October 18, 2013
For those who know the open-source programming language Ruby, NLP is a script away. Sitepoint shares some basic techniques in, “Natural Language Processing with Ruby: N-Grams.” This first piece in a series begins at the beginning; developer Nathan Kleyn writes:
“Natural Language Processing (NLP for short) is the process of processing written dialect with a computer. The processing could be for anything – language modeling, sentiment analysis, question answering, relationship extraction, and much more. In this series, we’re going to look at methods for performing some basic and some more advanced NLP techniques on various forms of input data. One of the most basic techniques in NLP is n-gram analysis, which is what we’ll start with in this article!”
Kleyn explains his subject clearly, with plenty of code examples so we can see what’s going on. He goes into the following: what it means to split strings of characters into n-gram chunks; selecting a good data source (he sends readers to the comprehensive Brown Corpus); writing an n-gram class; extracting sentences from the Corpus; and, finally, n-gram analysis. The post includes links to the source code he uses in the article.

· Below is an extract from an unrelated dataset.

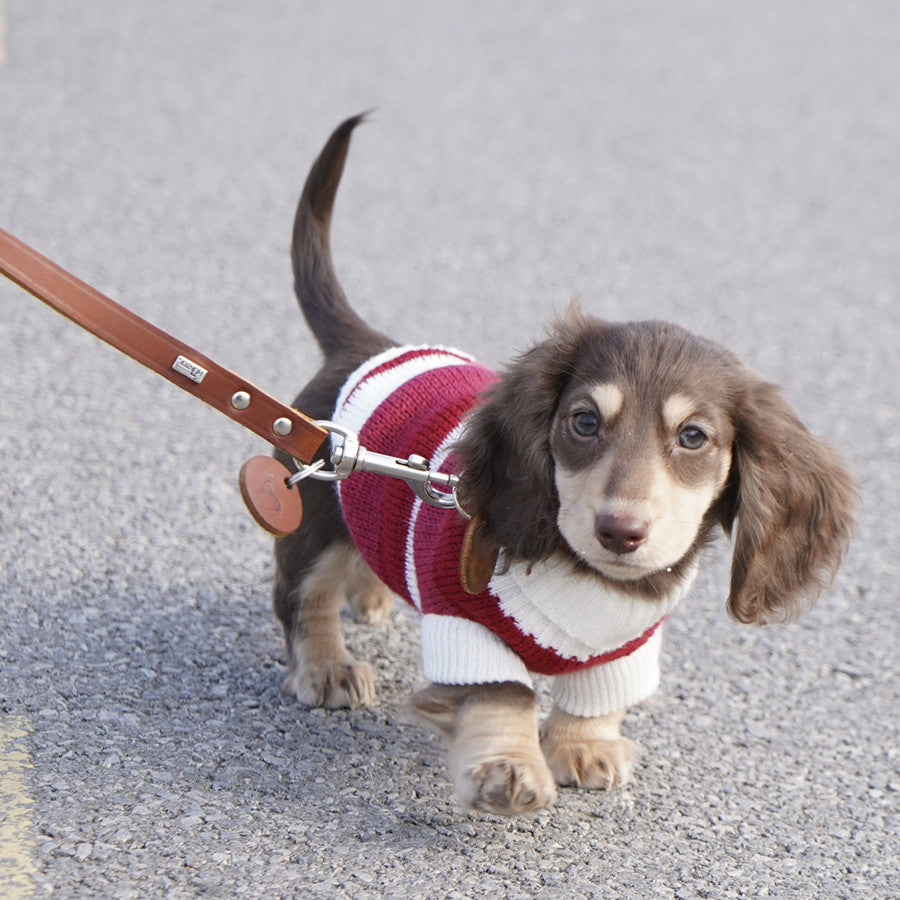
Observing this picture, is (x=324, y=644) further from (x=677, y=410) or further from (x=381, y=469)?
(x=677, y=410)

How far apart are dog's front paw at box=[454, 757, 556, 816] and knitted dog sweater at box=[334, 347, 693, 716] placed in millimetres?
172

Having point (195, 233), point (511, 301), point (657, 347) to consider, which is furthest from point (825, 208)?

In the next installment, Kleyn intends to explore Markov chaining, which uses probability to approximate language and generate “pseudo-random” text. This series may be just the thing for folks getting into, or considering, the natural language processing field.
Cynthia Murrell, October 18, 2013
September 27, 2013
The article titled “Multimodal Natural Language Interface for Faceted Search” In Patent Application Approval Process on Hispanic Business reveals that inventors in California have applied for a patent of their natural language interface. The inventors are quoted in the article as claiming that the problem of users implementing a “successful query” revolves around an issue of transparency in the criteria of the search being held. The inventors, Farzad Ehsani, Silke Maren Witt-Ehsani filed their patent application in February of 2013 and the patent was made available online early in September of 2013. The article states,
“Solving this problem requires an interface that is natural for the user while producing validly formatted search queries that are sensitive to the structure of the data, and that gives the user an easy and natural method for identifying and modifying search criteria. Ideally, such a system should select an appropriate search engine and tailor its queries based upon the indexing system used by the search engine. Possessing this ability would allow more efficient, accurate and seamless retrieval of appropriate information.”
This quote from the inventors continues on to address the current methods which do not meet the expectations of users in terms of selecting the best search engine and data repository as well as not formulating the search query in the appropriate manner.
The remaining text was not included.